**Request 1**
Reproduce a portion of the passage on Linda Yaccarino word for word, beginning at the words "Since then, Yaccarino" and stopping after "at the time.)".
**Request 2**
Condense the paragraph of the passage on Linda Yaccarino that begins "Since then, Yaccarino has hardly been able" into a shorter version that retains its main facts.
**Request 3**
Answer the following questions using the passage on Linda Yaccarino:
(a) On what date did the Jimmy Kimmel Live sketch featuring Yaccarino air?
(b) Which three companies are named as having fled the site?
(c) Who posted that he had never heard of Linda Yaccarino before she joined X, and what is his profession?

Since then, Yaccarino has hardly been able to improve the perception of Twitter among advertisers; as Musk ramped up his invective, companies like NBCU, Apple and Disney have fled in droves. Even Paris Hilton’s entertainment company suspended its ad campaign on the site, a month after announcing an exclusive partnership with Twitter involving live video and commerce. (“The queen of pop culture, music, business and TV is #Sliving on X,” Yaccarino tweeted at the time.)
Yaccarino was even the subject of a Nov. 20 sketch on Jimmy Kimmel Live. After mentioning the troubles engulfing the site, Kimmel said he decided to check in with the CEO. “Everything’s going great,” the woman playing Yaccarino said. “I don’t know what you’re talking about.”
By now, Yaccarino has become one of the best-known CEOs in America, if not for the most desirable reasons. Amid all the noise and controversy, prominent voting-rights attorney Marc Elias posted: “I had never heard of Linda Yaccarino before her joining X, but was she this ridiculous in her last job?”

**Data section**
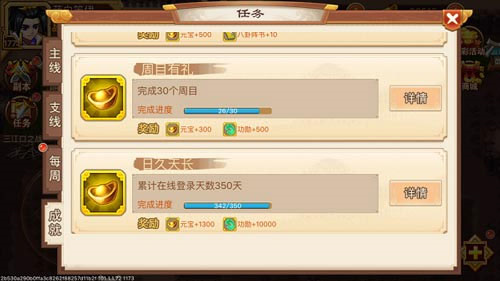 乱世曹操传安卓版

**Result 1**
Since then, Yaccarino has hardly been able to improve the perception of Twitter among advertisers; as Musk ramped up his invective, companies like NBCU, Apple and Disney have fled in droves. Even Paris Hilton’s entertainment company suspended its ad campaign on the site, a month after announcing an exclusive partnership with Twitter involving live video and commerce. (“The queen of pop culture, music, business and TV is #Sliving on X,” Yaccarino tweeted at the time.)

**Result 2**
Yaccarino has barely improved advertisers' perception of Twitter. As Musk escalated his invective, companies such as NBCU, Apple and Disney left in large numbers. Paris Hilton's entertainment company also suspended its ad campaign on the site. It did so one month after announcing an exclusive partnership with Twitter involving live video and commerce, which Yaccarino had promoted in a tweet.

**Result 3**
(a) Nov. 20.
(b) NBCU, Apple and Disney.
(c) Marc Elias, a prominent voting-rights attorney.